Proxy forms can be submitted in advance of the EGM by availing of one of the options set out in the notice of the EGM:
• by post to the Company's registrar, Link Registrars Limited, PO Box 1110, Maynooth, Co. Kildare, Ireland or by hand to Link Registrars Limited, Level 2, Block C, Maynooth Business Campus, Maynooth, Co. Kildare, W23 F854, Ireland;
• by fax to +353 (1) 2240700, provided it is received in legible form;
• electronically by accessing www.signalshares.com;
• via the CREST System, where shares are held in CREST.
Any relevant updates regarding the EGM, including any changes to the arrangements outlined in the Circular, will be announced via a Regulatory Information Service and will be available on https://investor.ryanair.com/.
In the event that it is not possible to hold the EGM either in compliance with public health guidelines or applicable law or where it is otherwise considered that proceeding with the EGM as planned poses an unacceptable health and safety risk, the EGM may be adjourned or postponed or relocated to a different time and/or venue, in which case notification of such adjournment or postponement or relocation will be given in accordance with applicable law.

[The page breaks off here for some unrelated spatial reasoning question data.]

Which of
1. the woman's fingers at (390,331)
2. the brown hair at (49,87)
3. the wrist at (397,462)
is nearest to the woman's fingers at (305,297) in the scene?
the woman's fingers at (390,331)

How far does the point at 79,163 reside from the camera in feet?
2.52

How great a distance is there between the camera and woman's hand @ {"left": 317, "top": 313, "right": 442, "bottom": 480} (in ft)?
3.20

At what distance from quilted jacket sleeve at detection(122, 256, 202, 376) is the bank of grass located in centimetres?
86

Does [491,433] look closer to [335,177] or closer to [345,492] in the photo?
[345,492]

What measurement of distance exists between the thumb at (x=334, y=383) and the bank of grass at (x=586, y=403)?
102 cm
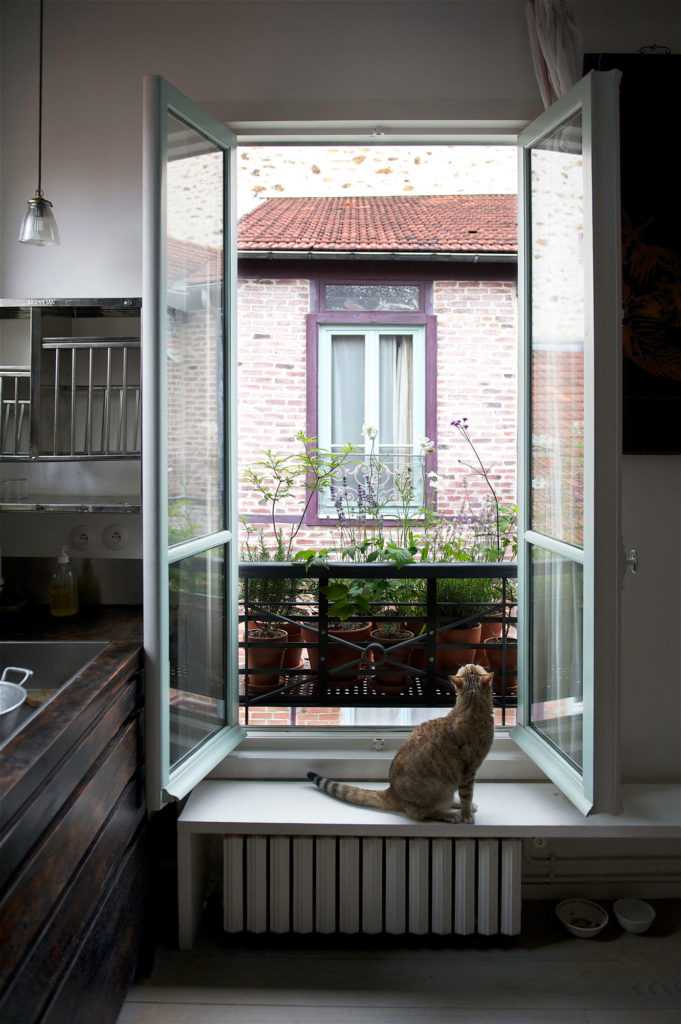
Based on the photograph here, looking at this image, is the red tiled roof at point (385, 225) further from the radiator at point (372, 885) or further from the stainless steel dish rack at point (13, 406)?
the radiator at point (372, 885)

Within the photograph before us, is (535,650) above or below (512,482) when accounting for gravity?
below

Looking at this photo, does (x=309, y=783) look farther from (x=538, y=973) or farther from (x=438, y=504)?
(x=438, y=504)

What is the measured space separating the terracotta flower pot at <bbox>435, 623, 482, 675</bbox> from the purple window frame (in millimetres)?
2186

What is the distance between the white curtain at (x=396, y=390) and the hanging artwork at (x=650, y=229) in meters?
3.24

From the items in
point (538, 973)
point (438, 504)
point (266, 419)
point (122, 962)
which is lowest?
point (538, 973)

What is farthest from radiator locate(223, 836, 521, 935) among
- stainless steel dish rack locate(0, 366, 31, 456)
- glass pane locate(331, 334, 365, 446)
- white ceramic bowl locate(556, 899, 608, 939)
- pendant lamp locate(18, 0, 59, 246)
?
glass pane locate(331, 334, 365, 446)

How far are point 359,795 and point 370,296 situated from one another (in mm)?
4082

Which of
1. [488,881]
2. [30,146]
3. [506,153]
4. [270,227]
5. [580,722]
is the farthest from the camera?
[270,227]

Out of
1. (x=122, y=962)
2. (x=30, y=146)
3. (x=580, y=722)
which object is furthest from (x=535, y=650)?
(x=30, y=146)

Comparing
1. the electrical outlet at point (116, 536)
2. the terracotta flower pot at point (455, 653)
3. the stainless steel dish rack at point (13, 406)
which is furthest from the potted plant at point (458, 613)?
the stainless steel dish rack at point (13, 406)

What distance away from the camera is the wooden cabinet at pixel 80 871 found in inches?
50.6

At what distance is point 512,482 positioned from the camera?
19.0 ft

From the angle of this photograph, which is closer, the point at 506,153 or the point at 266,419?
the point at 506,153

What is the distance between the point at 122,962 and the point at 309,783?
799mm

Further information in relation to the EGM
In accordance with Irish Listing Rule 6.1.59 and UK Listing Rule 14.3.6, the Circular and the Articles of Association of the Company in the proposed amended form will be submitted to the Irish Stock Exchange t/a Euronext Dublin and the UK's National Storage Mechanism and will be available for inspection at the following locations:
Companies Announcement Office
28 Anglesea Street
Tel. no: + 353 1 617 4200
For further information, please contact:
Ryanair Holdings plc, Peter Larkin, Head of Investor Relations, Tel: +353 (0) 1 945 1212
Announcements relating to the EGM contain (or may contain) certain forward-looking statements with respect to certain of the Company's current expectations and projections about future events, including Migration, and the Company's future financial condition and performance. These statements, which sometimes use words such as "aim", "anticipate", "believe", "may", "will", "should", "intend", "plan", "assume", "estimate", "expect" (or the negative thereof) and words of similar meaning, reflect the directors' current beliefs and expectations and involve known and unknown risks, uncertainties and assumptions, many of which are outside the Company's control and difficult to predict (certain of which are set out in the Circular with respect to Migration).
Due to such uncertainties and risks, readers are cautioned not to place undue reliance on such forward-looking statements, which speak only as of the date hereof. In light of these risks, uncertainties and assumptions, the events described in the forward-looking statements in this announcement may not occur. The information contained in this announcement, including the forward-looking statements, speaks only as of the date of this announcement and is subject to change without notice and the Company does not assume any responsibility or obligation to, and does not intend to, update or revise publicly or review any of the information contained herein save where indicated in the Circular, whether as a result of new information, future events or otherwise, except to the extent required by Euronext Dublin, the Central Bank of Ireland, the UK Financial Conduct Authority, the London Stock Exchange, the NASDAQ Stock Market, the U.S. Securities and Exchange Commission or by applicable law.
The defined terms set out in Part 9 of the Circular have the same meaning herein.